When conducting due diligence in an equity acquisition transaction, it is one of commonly found issues that the target company pays the social security and housing provident fund according to a standard which is lower than the national legal requirement. Especially for those manufacturing enterprises with a relatively long history and a large number of employees, the potential amount of indemnification can be relatively high, and the feasibility that the target company makes up for the shortage before the equity transfer is relatively low. Therefore, after completion of due diligence by the buyer, normally the parties will sign an indemnification clause to leave this issue to be solved after the deal, hoping no claim will be raised by the employees.

 

However, with the employees’ increasing awareness of protecting their legal rights in recent years, the probability that employees claim for the supplementary payment of social security and housing provident fund after completion of the transaction has gradually increased. It thus becomes an urgent task to reach more specific agreement regarding the indemnification obligation in a M&A contract.

Tasks:
a - According to the text on acquisition due diligence, which enterprises can face a relatively high potential amount of indemnification?
b - Copy the stretch of the acquisition due diligence text from "When conducting due" through "by the employees.".

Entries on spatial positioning
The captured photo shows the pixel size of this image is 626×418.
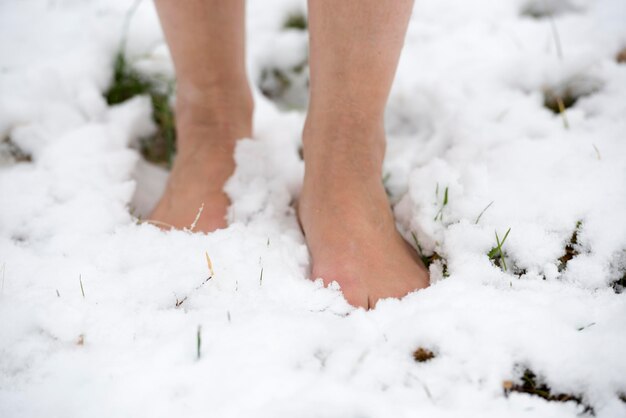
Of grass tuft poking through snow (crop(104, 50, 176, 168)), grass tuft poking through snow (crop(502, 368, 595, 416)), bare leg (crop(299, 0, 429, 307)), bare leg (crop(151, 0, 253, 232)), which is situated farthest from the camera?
grass tuft poking through snow (crop(104, 50, 176, 168))

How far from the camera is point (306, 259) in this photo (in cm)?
83

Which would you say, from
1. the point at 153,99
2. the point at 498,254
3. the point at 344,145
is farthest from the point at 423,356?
the point at 153,99

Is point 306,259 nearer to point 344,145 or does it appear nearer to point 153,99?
point 344,145

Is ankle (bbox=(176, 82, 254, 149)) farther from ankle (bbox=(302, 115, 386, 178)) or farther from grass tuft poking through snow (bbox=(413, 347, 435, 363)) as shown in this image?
grass tuft poking through snow (bbox=(413, 347, 435, 363))

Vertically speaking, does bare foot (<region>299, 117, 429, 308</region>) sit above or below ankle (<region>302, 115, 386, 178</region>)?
below

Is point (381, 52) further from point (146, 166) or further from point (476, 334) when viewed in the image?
point (146, 166)

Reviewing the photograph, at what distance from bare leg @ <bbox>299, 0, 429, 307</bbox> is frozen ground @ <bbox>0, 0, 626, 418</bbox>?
49 mm

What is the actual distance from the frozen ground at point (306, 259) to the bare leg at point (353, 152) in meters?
0.05

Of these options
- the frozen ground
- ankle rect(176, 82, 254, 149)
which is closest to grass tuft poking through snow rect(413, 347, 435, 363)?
the frozen ground

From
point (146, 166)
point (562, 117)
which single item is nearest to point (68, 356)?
point (146, 166)

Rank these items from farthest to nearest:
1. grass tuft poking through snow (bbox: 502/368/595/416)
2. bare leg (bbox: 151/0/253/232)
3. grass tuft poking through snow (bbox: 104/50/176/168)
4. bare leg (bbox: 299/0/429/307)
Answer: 1. grass tuft poking through snow (bbox: 104/50/176/168)
2. bare leg (bbox: 151/0/253/232)
3. bare leg (bbox: 299/0/429/307)
4. grass tuft poking through snow (bbox: 502/368/595/416)

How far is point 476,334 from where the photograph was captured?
2.07 ft

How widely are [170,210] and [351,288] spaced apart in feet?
1.31

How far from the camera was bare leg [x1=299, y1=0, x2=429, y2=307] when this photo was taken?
0.71 meters
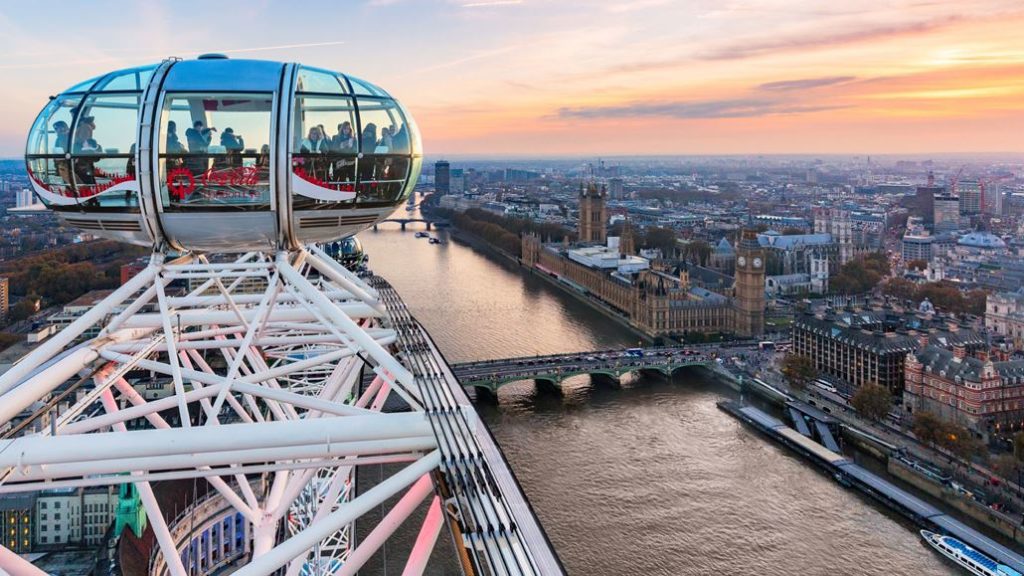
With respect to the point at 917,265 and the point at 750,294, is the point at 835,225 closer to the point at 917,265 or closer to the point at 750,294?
the point at 917,265

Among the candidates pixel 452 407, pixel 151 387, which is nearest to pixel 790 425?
pixel 151 387

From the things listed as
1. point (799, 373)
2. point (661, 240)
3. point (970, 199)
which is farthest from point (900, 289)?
point (970, 199)

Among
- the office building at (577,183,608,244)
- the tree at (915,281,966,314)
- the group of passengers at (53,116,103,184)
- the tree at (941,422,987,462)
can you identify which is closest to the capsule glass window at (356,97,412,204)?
the group of passengers at (53,116,103,184)

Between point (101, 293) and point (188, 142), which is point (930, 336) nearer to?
point (188, 142)

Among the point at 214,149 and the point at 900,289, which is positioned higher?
the point at 214,149

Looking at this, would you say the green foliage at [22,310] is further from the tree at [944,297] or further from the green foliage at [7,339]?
the tree at [944,297]

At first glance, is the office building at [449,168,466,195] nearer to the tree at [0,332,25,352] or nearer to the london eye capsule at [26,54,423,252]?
the tree at [0,332,25,352]
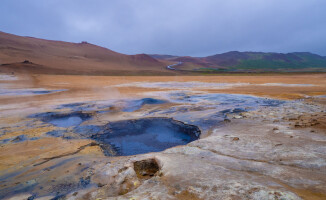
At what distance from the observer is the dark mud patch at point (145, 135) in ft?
15.0

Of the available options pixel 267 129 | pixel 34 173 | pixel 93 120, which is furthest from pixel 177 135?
pixel 34 173

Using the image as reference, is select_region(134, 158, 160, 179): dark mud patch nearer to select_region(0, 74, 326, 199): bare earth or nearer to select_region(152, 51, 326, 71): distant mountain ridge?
select_region(0, 74, 326, 199): bare earth

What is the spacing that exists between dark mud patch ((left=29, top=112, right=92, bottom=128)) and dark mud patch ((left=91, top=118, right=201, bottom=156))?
4.27ft

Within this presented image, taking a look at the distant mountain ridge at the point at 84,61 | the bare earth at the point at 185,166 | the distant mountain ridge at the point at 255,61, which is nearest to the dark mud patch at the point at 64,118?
the bare earth at the point at 185,166

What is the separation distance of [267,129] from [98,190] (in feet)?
12.6

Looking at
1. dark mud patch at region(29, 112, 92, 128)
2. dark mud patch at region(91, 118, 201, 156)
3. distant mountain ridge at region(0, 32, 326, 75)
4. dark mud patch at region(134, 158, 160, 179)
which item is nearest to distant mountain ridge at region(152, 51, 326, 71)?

Outputs for the tasks:
a - Manufacturing enterprises with a relatively long history and a large number of employees.

b -
When conducting due diligence in an equity acquisition transaction, it is one of commonly found issues that the target company pays the social security and housing provident fund according to a standard which is lower than the national legal requirement. Especially for those manufacturing enterprises with a relatively long history and a large number of employees, the potential amount of indemnification can be relatively high, and the feasibility that the target company makes up for the shortage before the equity transfer is relatively low. Therefore, after completion of due diligence by the buyer, normally the parties will sign an indemnification clause to leave this issue to be solved after the deal, hoping no claim will be raised by the employees.